High resolution Fourier Transform spectroscopy at DLR for improving the spectral database of atmospheric species

Kurzfassung

The DLR spectroscopy group has carried out high resolution Fourier-Transform spectroscopy of atmospheric species since 1990. The work started in the far-infrared, was extended to the nearinfrared and is recently expanded up to the UV region. The measurement of spectroscopic data with small and defined error margins was always the main target. The Fourier-Transform instrument including measurement conditions were optimized and sample cells and gas handling equipment built. Numerous software tools for retrieval and quality assessment were developed. Methods and hardware have been made for generating defined water/air and ozone/air mixtures including transport/flow into the sample cell. Species covered over the years are OH, HO2, H2O, CO, NO, NO2, O3, ClO, ClOOCl, BrO, CO2, ClONO2, N2O5 and very recently BrONO2. In many cases the resulting absorption cross sections and line parameters are included in the HITRAN database. The most recent development in hardware will be presented including a completely refurbished coolable multireflection cell (base length 80 cm, absorption path >150 m) and a four window coolable short cell, both capable of measurements from FIR to UV with excellent temperature homogeneity.
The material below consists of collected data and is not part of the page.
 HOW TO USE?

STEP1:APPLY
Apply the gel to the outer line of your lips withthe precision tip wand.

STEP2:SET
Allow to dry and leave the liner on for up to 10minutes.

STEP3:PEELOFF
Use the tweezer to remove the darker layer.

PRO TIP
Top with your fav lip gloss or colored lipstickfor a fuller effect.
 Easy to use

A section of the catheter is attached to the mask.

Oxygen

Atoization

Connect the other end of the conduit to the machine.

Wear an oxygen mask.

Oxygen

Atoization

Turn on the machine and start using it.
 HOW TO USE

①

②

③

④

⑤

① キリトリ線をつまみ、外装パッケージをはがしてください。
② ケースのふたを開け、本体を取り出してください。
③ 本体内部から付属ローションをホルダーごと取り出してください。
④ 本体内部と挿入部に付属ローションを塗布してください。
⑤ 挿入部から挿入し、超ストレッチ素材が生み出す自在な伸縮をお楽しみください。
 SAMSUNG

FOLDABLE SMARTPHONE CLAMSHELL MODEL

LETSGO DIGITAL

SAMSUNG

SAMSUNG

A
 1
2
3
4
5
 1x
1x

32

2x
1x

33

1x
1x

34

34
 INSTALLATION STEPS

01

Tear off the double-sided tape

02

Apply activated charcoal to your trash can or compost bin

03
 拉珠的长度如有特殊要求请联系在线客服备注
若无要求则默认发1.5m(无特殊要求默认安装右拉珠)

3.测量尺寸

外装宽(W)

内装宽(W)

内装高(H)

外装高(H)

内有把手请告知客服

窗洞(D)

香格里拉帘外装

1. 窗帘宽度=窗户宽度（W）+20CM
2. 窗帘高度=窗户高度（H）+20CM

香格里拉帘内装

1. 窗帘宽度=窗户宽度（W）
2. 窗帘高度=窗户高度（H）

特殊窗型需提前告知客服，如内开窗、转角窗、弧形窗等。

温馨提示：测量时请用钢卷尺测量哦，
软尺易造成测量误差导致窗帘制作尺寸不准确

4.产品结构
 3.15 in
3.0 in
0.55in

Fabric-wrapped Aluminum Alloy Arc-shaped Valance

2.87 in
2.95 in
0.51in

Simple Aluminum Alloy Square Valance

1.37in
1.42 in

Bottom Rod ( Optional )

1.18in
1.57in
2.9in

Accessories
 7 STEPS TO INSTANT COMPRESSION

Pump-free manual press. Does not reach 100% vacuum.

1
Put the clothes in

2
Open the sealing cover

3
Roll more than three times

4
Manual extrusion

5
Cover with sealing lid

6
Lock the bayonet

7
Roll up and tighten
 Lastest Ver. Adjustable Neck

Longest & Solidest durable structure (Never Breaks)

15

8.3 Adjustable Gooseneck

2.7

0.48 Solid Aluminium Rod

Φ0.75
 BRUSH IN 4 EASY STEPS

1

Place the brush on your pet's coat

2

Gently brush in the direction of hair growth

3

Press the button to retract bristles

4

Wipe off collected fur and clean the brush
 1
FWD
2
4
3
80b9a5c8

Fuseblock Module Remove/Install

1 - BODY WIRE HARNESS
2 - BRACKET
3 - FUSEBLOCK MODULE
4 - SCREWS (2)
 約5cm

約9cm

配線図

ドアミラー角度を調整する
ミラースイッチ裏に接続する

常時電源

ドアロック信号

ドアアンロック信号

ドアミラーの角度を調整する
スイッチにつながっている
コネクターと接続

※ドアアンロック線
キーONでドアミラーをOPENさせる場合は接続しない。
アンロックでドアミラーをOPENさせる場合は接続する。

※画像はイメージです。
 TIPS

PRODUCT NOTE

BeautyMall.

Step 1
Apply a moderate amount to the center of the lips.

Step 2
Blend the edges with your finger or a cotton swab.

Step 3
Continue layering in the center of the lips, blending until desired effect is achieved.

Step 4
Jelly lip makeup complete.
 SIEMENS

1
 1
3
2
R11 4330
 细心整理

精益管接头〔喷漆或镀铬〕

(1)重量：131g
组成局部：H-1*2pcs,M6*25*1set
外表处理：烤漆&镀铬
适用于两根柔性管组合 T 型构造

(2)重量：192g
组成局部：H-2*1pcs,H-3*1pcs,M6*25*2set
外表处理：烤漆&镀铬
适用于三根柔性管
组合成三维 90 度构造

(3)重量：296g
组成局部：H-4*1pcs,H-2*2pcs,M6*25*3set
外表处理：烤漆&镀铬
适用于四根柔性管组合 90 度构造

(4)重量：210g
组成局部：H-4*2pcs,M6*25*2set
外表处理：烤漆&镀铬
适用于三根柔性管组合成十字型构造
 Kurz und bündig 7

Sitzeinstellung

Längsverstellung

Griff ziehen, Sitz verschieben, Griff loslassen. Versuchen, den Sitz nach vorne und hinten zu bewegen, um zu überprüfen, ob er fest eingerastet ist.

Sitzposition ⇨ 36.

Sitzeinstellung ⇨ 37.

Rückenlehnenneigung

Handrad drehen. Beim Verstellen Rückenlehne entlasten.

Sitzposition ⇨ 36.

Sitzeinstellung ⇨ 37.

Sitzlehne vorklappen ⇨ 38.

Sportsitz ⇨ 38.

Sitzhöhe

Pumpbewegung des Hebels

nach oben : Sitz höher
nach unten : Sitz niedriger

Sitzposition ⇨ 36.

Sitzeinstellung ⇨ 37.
A new fitting software was developed capable of performing microwindow-based interactive multi spectra fits making use of several line shape models, including, but not limited to, the pCqSDHC model [1] extended for Rosenkranz line mixing. The first result obtained is the analysis of pressure broadened ambient temperature N2O ν3 rovibrational band requiring speed dependence and line mixing. [1] N. H. Ngo, D. Lisak, H. Tran and J.-M. Hartmann, "An isolated line-shape model to go beyond the Voigt profile in spectroscopic databases and radiative transfer codes," Journal of Quantitative Spectroscopy and Radiative Transfer, no. 129, pp. 89-100, 2013.